Jerk Behind The Neck (Split Jerk Behind The Neck)
AKA Split Jerk behind the Neck, jerk bnk, BTN jerk, behind the neck jerk, neck jerk
The jerk behind the neck is a basic variation of the split jerk that places the bar behind the neck rather than in the normal jerk rack position on the shoulders.
Place the bar on the top of your traps with a clean-width grip (as you would for a back squat) and the feet at approximately hip-width and the toes turned out slightly. Keep the weight balanced on the heels while maintaining full foot contact with the floor. Bend slightly at the knees only, keeping the trunk vertical and the weight on the heels. Transition immediately at the bottom of this dip and drive aggressively with the legs against the floor to accelerate the barbell upward. As you finish the extension of the legs, begin pushing against the bar with the arms, quickly lifting the feet and transitioning them into the split position, punching the arms into a locked-out overhead position. Secure and stabilize the bar overhead before recovering from the split into a standing position with the bar still overhead.

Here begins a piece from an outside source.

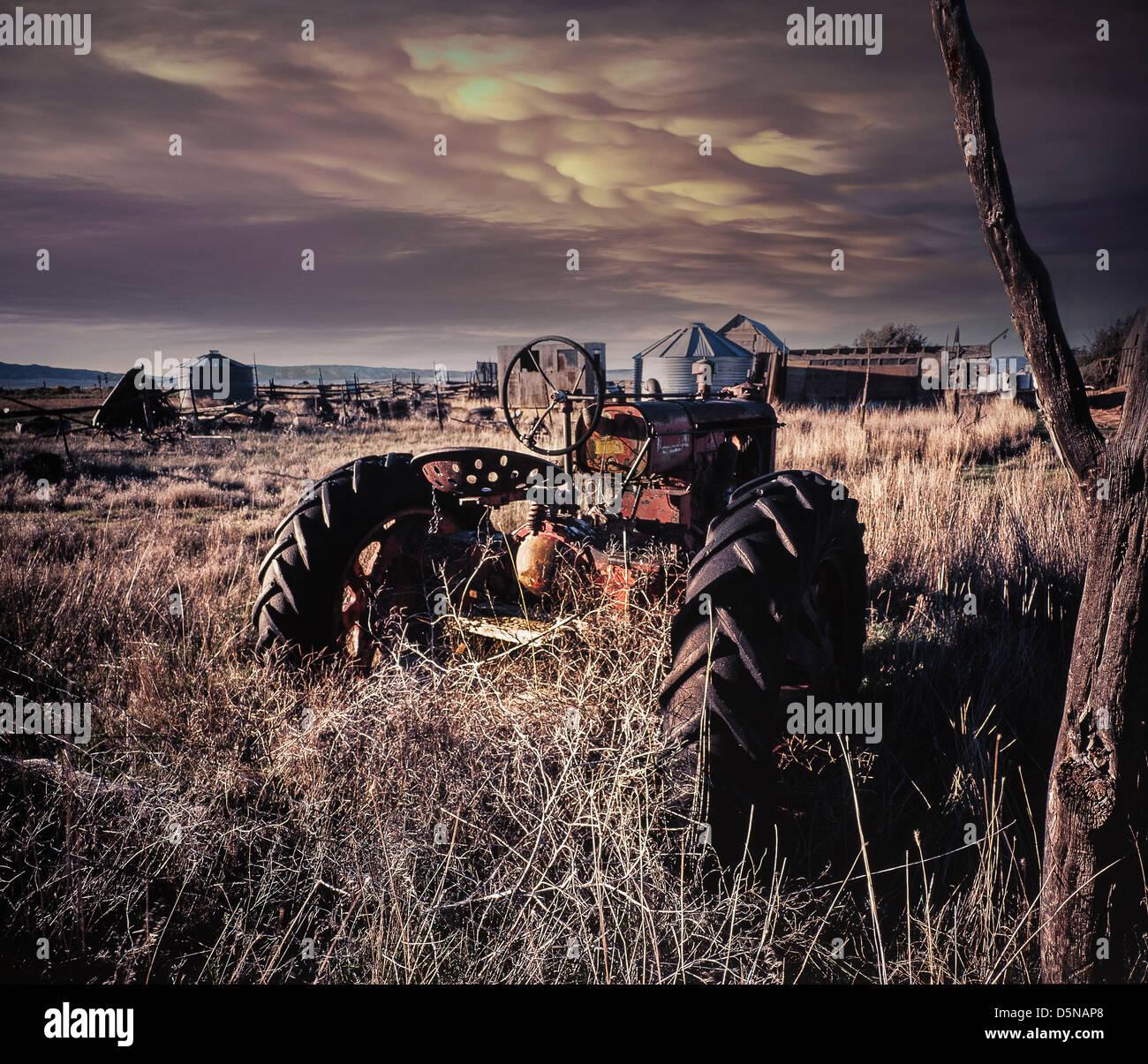Dans l'équipement agricole délabrée Photo Stock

With the bar starting behind the neck, it is already in the plane it should be in when overhead, and the trunk is already very slightly inclined as it should be in the overhead position, so the bar and trunk have directly vertical paths.
The most common errors in this exercise are leaning the trunk forward and pushing the hips back during the dip. While the trunk will begin and remain inclined forward slightly because of the placement of the bar behind the neck, it’s important that it not lean farther forward in the dip.
The jerk behind the neck can serve a few purposes. Because the bar and trunk begin in the same positions they will need to end up in the receiving position, the direct paths simplify the movement and the exercise can serve as a good teaching or remediation exercise for lifters who have trouble getting the bar behind the neck overhead when jerking from the front. It can also be a substitute for the jerk during periods of injury or pain in the wrists, shoulders or elbows that prevent jerking from the front. Finally, some lifters will be stronger and more confident from behind the neck, making the jerk behind the neck a way for them to get more weight overhead to develop both overhead strength and confidence in the jerk.
The jerk behind the neck can be programmed in the same way as the jerk—usually 1-3 reps from 70% up to the lifter’s maximum jerk, and sometimes beyond. It can also be used as a technique primer with light weights, or as light technique work at any time.
Jerks from behind the neck can be done with any of the jerk receiving positions: split, power, push and squat.